Un finísimo cristal nos separa
y queda empañado al hablar.
Un cristal
separa tu cuerpo y el mío
y acaba fundido a tu contacto:
apenas una
pátina de aceite sobre la piel.
Abres los ojos, los labios, abres
la posibilidad de no pensar por un momento –
la posibilidad de no pensar en el error.
Somos dos niños que se miran en silencio,
dos niños muy serios que se miran sin hablar.
(No, no. Yo no nací para quererte.
Yo no he nacido para nada;
tratar de distraerme,
dejar la hierba crecer).
La tarde se detiene
tras un lento parpadeo.
Un cristal
como de acrílico prendido
separa mi cabeza de tu cuerpo.
Hoy estoy contento
porque no recuerdo:
he olvidado lo que es vocalizar;
las llaves, con las prisas,
y toda circunstancia.
He olvidado que el amor es una lenta despedida –
tal vez, una manera de decir.
Tal vez, una manera de esconderse.
Como dos niños que se miran seriamente
debajo de la mesa interminable de una boda.

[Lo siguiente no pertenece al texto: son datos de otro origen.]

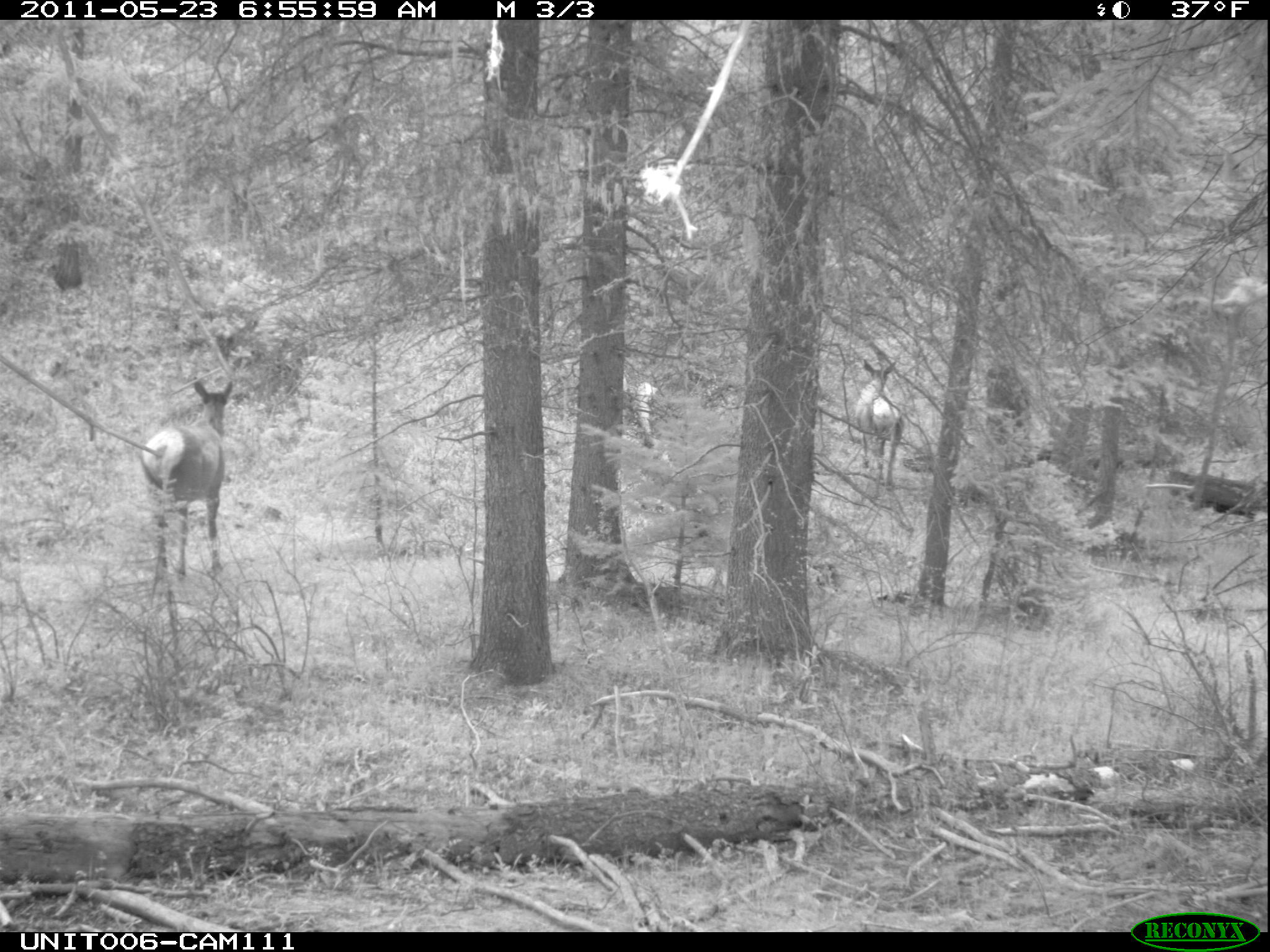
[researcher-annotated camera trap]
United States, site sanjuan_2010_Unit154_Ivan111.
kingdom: Animalia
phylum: Chordata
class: Mammalia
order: Artiodactyla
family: Cervidae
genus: Cervus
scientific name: Cervus elaphus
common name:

(Pero yo no nací para quererte.
Yo he nacido para poco más que estar;
mirarte es una forma razonable
de pasar el tiempo).
… Yo no nací para quererte.
Quererte tendría contenido
y yo solo te miro
con la amnesia de los santos,
ajeno al movimiento de esa ola
que no rompe,
del vaho que exhalamos al hablar:
un cristal
que nos separa momentáneamente,
hasta que vuelves a tocarme y lo olvido.